**WHAT YOU NEED TO DO:** What you return should match the entries below exactly, only without the images.

**GIVEN ENTRIES:**
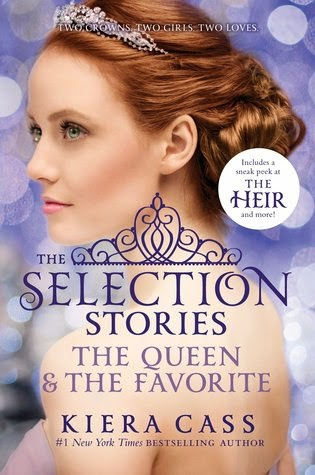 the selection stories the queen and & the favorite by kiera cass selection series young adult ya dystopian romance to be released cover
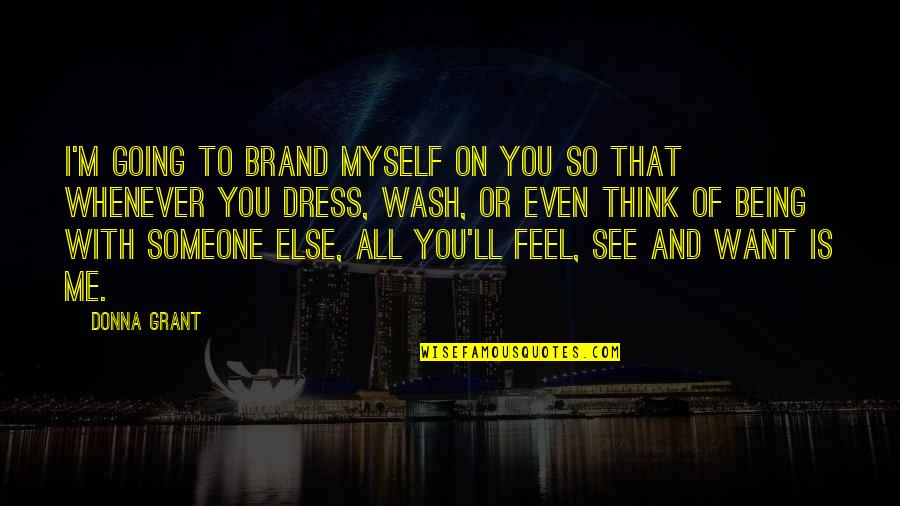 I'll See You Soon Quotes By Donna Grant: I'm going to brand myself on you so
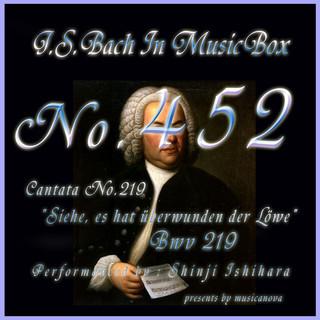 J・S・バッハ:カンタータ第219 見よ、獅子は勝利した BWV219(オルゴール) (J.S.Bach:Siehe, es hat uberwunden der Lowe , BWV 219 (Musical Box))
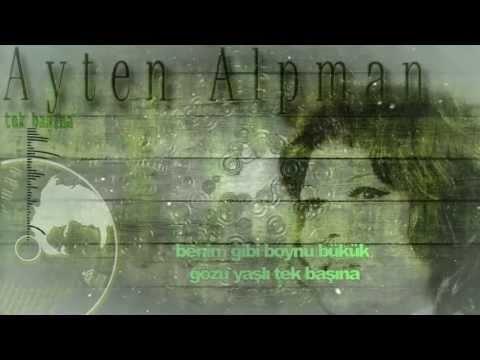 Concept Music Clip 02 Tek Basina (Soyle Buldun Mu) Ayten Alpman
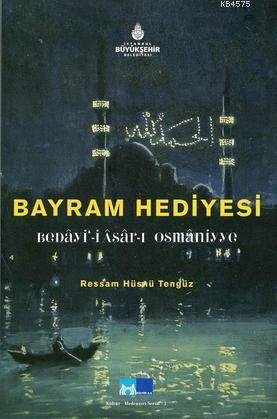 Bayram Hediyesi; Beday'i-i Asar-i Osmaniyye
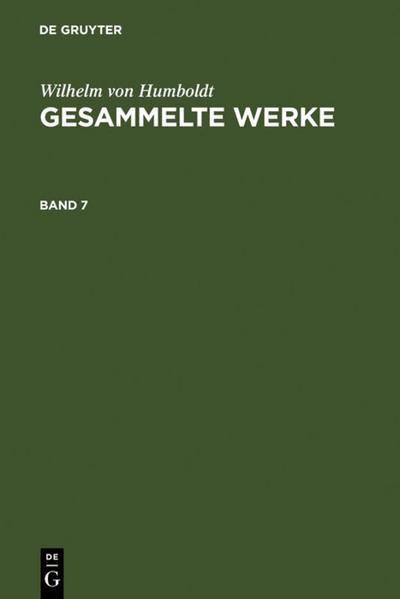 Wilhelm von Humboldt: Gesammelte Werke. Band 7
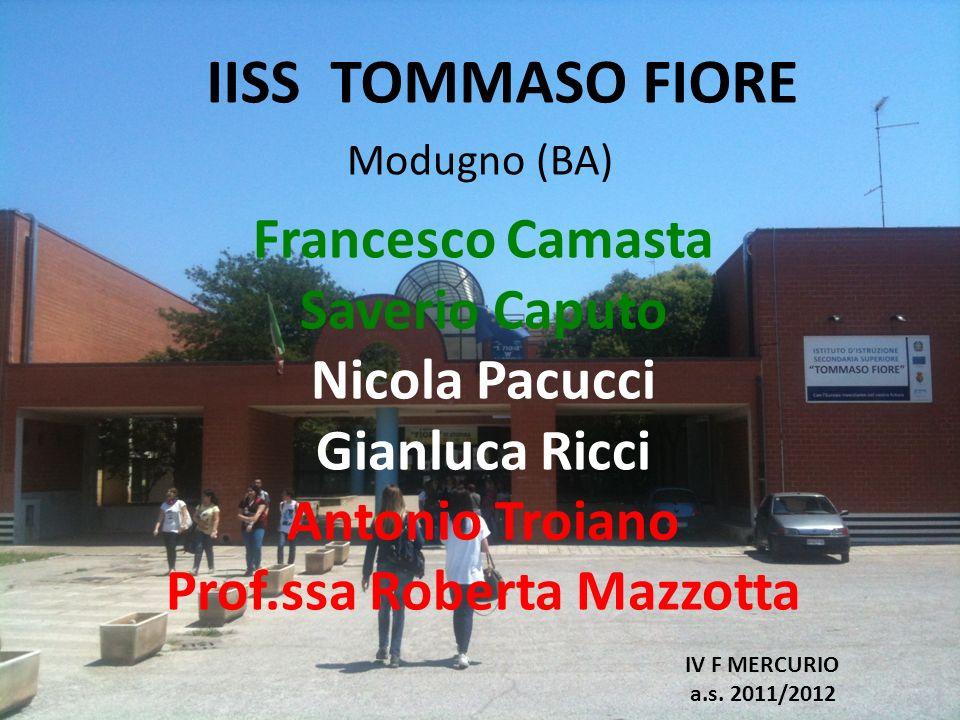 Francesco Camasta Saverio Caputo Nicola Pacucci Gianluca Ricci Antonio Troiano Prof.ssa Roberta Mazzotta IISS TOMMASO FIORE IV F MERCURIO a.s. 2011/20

**ANSWER TO THIS EXERCISE:**
 the selection stories the queen and & the favorite by kiera cass selection series young adult ya dystopian romance to be released cover
 I'll See You Soon Quotes By Donna Grant: I'm going to brand myself on you so
 J・S・バッハ:カンタータ第219 見よ、獅子は勝利した BWV219(オルゴール) (J.S.Bach:Siehe, es hat uberwunden der Lowe , BWV 219 (Musical Box))
 Concept Music Clip 02 Tek Basina (Soyle Buldun Mu) Ayten Alpman
 Bayram Hediyesi; Beday'i-i Asar-i Osmaniyye
 Wilhelm von Humboldt: Gesammelte Werke. Band 7
 Francesco Camasta Saverio Caputo Nicola Pacucci Gianluca Ricci Antonio Troiano Prof.ssa Roberta Mazzotta IISS TOMMASO FIORE IV F MERCURIO a.s. 2011/20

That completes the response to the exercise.